La crisi del fusionismo

La “paura” della fusione si trasferisce rapidamente dalla base ai vertici del partito; ed investe la stessa maggioranza che nel Consiglio nazionale aveva proposto la fusione.

C’è una legge sociologica di autoconservazione dei gruppi dirigenti che li spinge a reagire istintivamente in senso negativo anche alle loro convinzioni politiche, quando la prassi dimostra che queste convinzioni, ove trovino attuazione, possono condurre alla distruzione del potere politico dello stesso gruppo dirigente che le professa.

Indubbiamente questa legge deve aver operato sul gruppo dirigente “fusionista” del PSIUP, posto di fronte alle conseguenze della propria scelta, se esso, solo pochi mesi dopo la decisione del luglio, compie un passo indietro sulla via della unità organica con il PCI.

Nella sessione del comitato centrale dell’ottobre successivo e la stessa maggioranza del PSIUP che dichiara inattuale il problema della fusione. Essa non rinuncia, naturalmente, alla prospettiva dell’unità organica: ma avverte che le condizioni della unificazione non sono ancora mature. In realtà la maggioranza del PSIUP ha constatato de visu l’illusione di una unificazione che si traduca se non in un assorbimento dei comunisti nel più numeroso Partito socialista, almeno nella possibilità della costituzione di un partito unitario nel quale le caratteristiche proprie, e con esse il potere politico del gruppo dirigente socialista, avrebbero potuto essere salvaguardati e garantiti.

L’evoluzione dei rapporti tra i due partiti dal luglio all’ottobre ha dimostrato invece che se il PSIUP conta più adesioni ed un maggior numero di elettori del PCI, questo è però molto più forte organizzativamente, per i mezzi finanziari di cui dispone e per l’apparato che ha costituito.

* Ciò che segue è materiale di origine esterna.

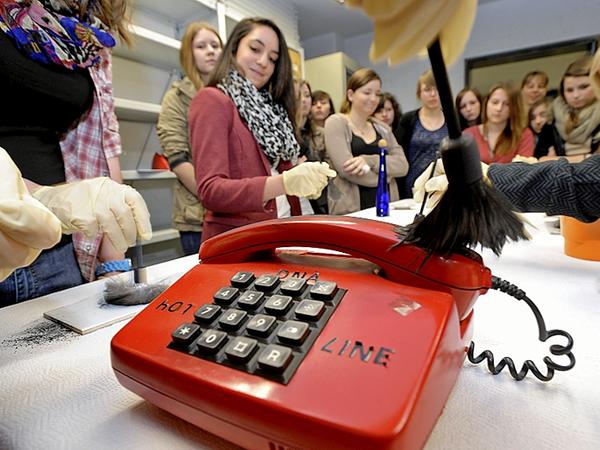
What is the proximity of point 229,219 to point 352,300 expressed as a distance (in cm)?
75

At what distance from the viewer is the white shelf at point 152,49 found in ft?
6.04

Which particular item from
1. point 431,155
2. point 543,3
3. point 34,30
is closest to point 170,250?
point 431,155

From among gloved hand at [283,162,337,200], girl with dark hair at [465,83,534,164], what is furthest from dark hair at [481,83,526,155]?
gloved hand at [283,162,337,200]

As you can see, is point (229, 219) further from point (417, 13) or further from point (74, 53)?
point (417, 13)

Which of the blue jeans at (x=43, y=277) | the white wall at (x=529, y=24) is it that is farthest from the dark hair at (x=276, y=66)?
the white wall at (x=529, y=24)

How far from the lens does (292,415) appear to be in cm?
18

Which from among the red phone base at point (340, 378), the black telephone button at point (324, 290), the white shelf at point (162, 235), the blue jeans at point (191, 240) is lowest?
the white shelf at point (162, 235)

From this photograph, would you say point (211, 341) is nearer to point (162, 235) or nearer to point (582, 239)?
point (582, 239)

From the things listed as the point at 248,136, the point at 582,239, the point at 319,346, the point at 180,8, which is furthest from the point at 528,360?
the point at 180,8

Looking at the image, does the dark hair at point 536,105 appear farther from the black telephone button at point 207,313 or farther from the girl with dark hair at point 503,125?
the black telephone button at point 207,313

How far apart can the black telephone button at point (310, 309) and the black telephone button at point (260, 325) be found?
0.06 feet

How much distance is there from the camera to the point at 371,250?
29 cm

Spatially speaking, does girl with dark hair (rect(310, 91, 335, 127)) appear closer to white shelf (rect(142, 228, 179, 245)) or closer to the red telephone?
white shelf (rect(142, 228, 179, 245))

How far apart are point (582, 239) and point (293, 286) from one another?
0.56m
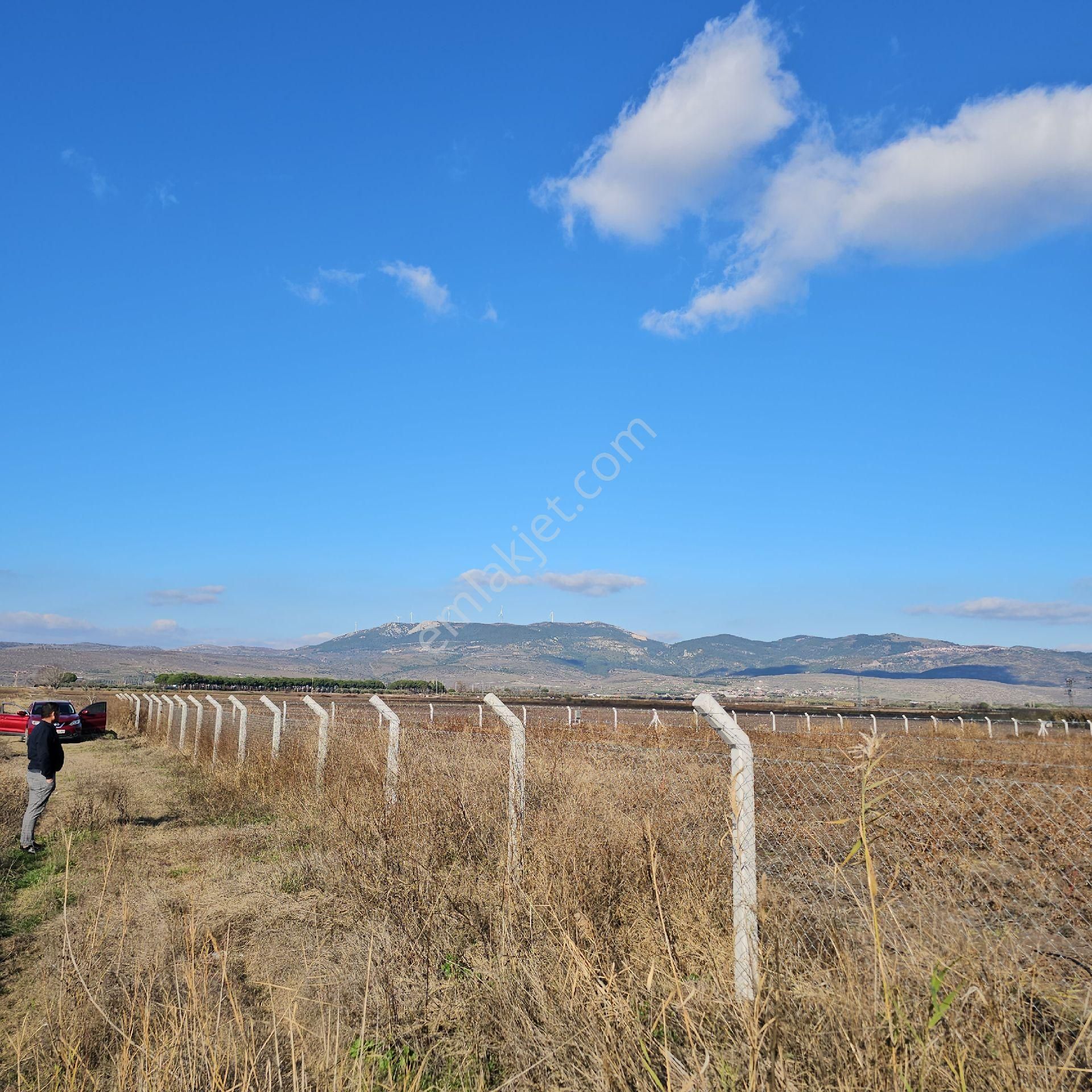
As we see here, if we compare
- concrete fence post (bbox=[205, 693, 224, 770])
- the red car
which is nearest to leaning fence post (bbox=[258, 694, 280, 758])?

Il PCI non solo è più forte del PSIUP allo stato dei fatti, ma tende a divenirlo sempre più, perché esso procede speditamente sulla via del potenziamento del proprio apparato, mentre il PSIUP, nell’ostinazione di un’unificazione organica tra i due partiti, tende addirittura a disarmare sul piano organizzativo e propagandistico.

Il comitato centrale del PSIUP vota pertanto una mozione, presentata da Pertini, Morandi e Silone, nella quale non si parla più di fusione o di partito unico, ma si ribadisce la “ferma volontà del partito di restare fedele alla sua natura di organizzazione genuinamente democratica dei lavoratori Italiani e di interprete di tutte le aspirazioni di libertà politica e di giustizia sociale” e si delimitano i rapporti con i comunisti sul piano dell’unità d’azione.

Da queste affermazioni sembra trasparire un giudizio limitativo della capacità democratica del Partito comunista, in contrapposto al chiaro e inequivocabile impegno assunto dal Partito socialista, e alle garanzie in tal senso che esso dà alle classi lavoratrici e a tutti i ceti di un paese che è appena uscito da una ventennale avventura totalitaria.

La mozione del comitato centrale, a differenza della risoluzione del Consiglio nazionale del luglio precedente, appare come l’espressione di una consapevolezza che si fa strada nell’ambito della classe dirigente socialista, del fatto che, restando immutate le condizioni che rendono necessaria l’unità d’azione politica tra i due partiti, l’impostazione dei rapporti tra di essi data dal PCI, e la scelta di una organizzazione interna di tipo leninista hanno pregiudicato la possibilità di una unificazione socialista a breve scadenza.

La scelta organizzativa del PCI, che prefigura un partito unificato dominato dall’apparato comunista, è in realtà una scelta non solo pratica, ma ideologica e politica. L’errore del gruppo dirigente socialista è appunto quello di non aver approfondito, o di non aver voluto approfondire, le origini e le conseguenze di quella scelta. Il riconoscimento delle vere ragioni che avevano condotto il PCI ad organizzarsi in coerenza con i suoi principi leninisti, adeguandoli alla concreta realtà della situazione italiana, doveva derivare al PSIUP proprio dai tentativi di egemonizzazione che l’apparato comunista intraprendeva nei suoi confronti.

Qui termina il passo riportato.